Although primarily constructed for a single usage, tabs 21 can be reinserted between layers 19 and 20 for additional playing. This is true, also, for the embodiment of FIG. 2. Although not shown, information as to the player, dealer, etc., may be printed on the face of layer 19 as in the embodiment of FIG. 1. The designation of the player, e.g., North, may be printed on the back of layer 20.

When duplicate bridge is played, players are given predetermined hands which they play to the best of their ability. There are skills in bidding and order of playing each card. A player is given a score related to how well he played in comparison with other players with the same hand. It is possible to prepare challenging distributions for such hands using a computer code. Accordingly, a computer code may be used to print the visibe indicia on the tabs of my invention. Many sets of hands of a desired distribution may be produced in this manner. Furthermore, by a proper marking technique, an automatic determination may be made subsequently for a computer calculation of a player's score against many more players' scores than has been feasible by manual comparison.

One manner for accomplishing this marking to be used for scoring is illustrated in FIG. 4 as typically applied to a tab 12 of FIG. 2. At one of twelve positions on tab portion 14 an invisible electrically conductive area 28 may be provided (a tab lacking an area 28 would be the thirteenth tab). These areas are produced during the printing of visible indicia 16-18 according to computer instructions. A player stacks his tabs in the order played. The stack of tabs can then be automatically checked by appropriate apparatus to determine a player's score when the order of actual play is compared with the computer's ideal play or others who played the same hand. Other methods of marking the tabs for determining order of play, which are undecipherable to the player, include punched holes, spaced magnetic markings, edge notches, etc.

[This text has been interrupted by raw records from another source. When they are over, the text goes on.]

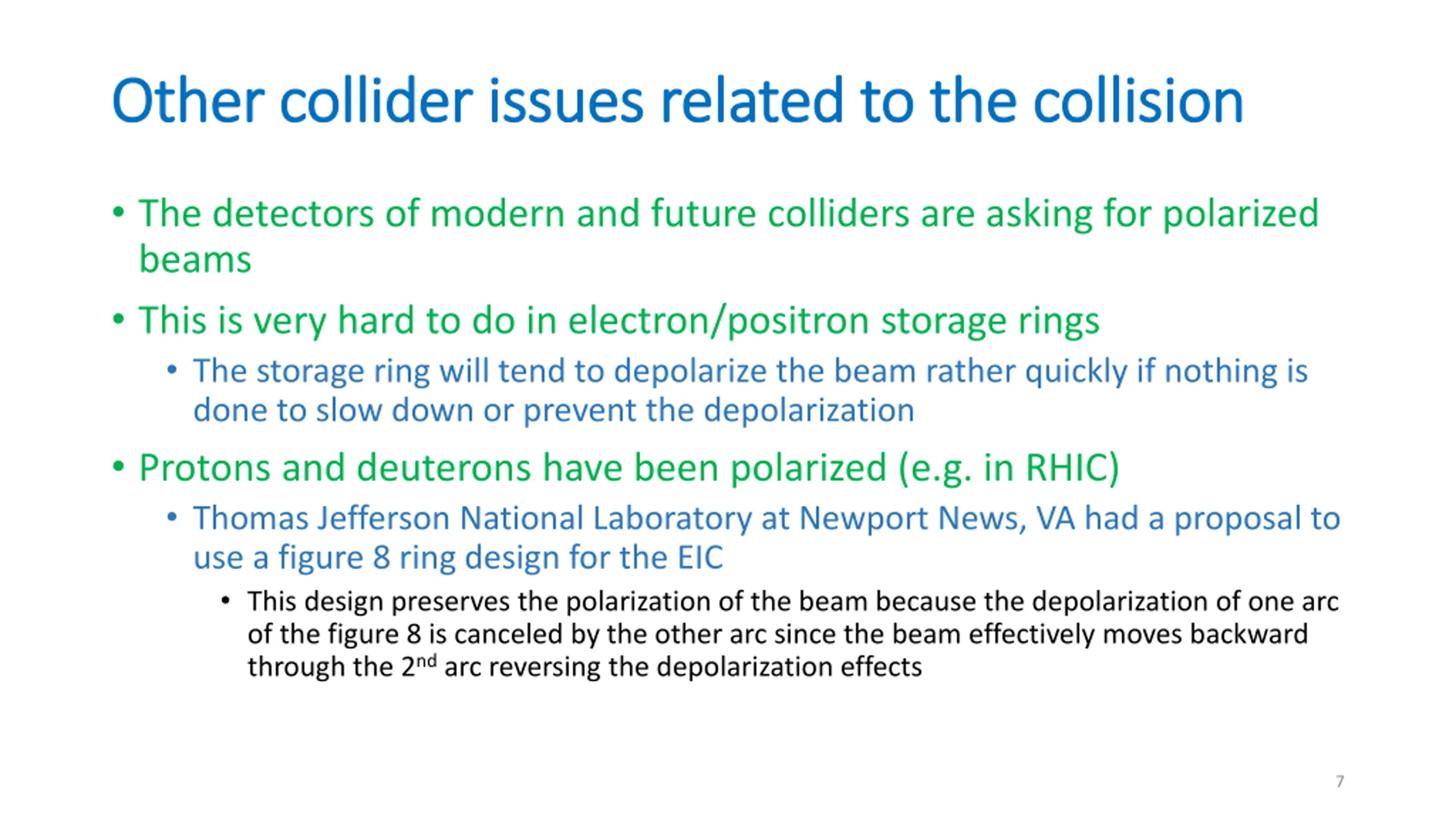 Other collider issues related to the collision

• The detectors of modern and future colliders are asking for polarized beams

• This is very hard to do in electron/positron storage rings
  • The storage ring will tend to depolarize the beam rather quickly if nothing is done to slow down or prevent the depolarization

• Protons and deuterons have been polarized (e.g. in RHIC)
  • Thomas Jefferson National Laboratory at Newport News, VA had a proposal to use a figure 8 ring design for the EIC
    • This design preserves the polarization of the beam because the depolarization of one arc of the figure 8 is canceled by the other arc since the beam effectively moves backward through the 2$^{nd}$ arc reversing the depolarization effects

7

For ease in the recognition of suits at some distance, colors other than the standard red (for hearts and diamonds) and black (for clubs and spades) may be used for all embodiments of my invention. For example, green may be used for clubs, bue for diamonds, red for hearts and black for spades. All of these can be easily recognized against pastel background colors which may be used for each hand. Furthermore, if desired, the markings on the tabs may be arranged so that all of each suit are grouped in descending order on each base unit.

My invention is not limited to the game of bridge but may be utilized to provide preselected hands for other card games such as Hearts and Euchre. Furthermore, any of these games embodying my invention may be packaged in an envelope, with the proper number of hands and instructions, for sale or for distribution in airplanes, waiting rooms, etc. The components may be easily disposed of after use. This may be a particular advantage in hospitals and nursing homes to reduce spread of disease.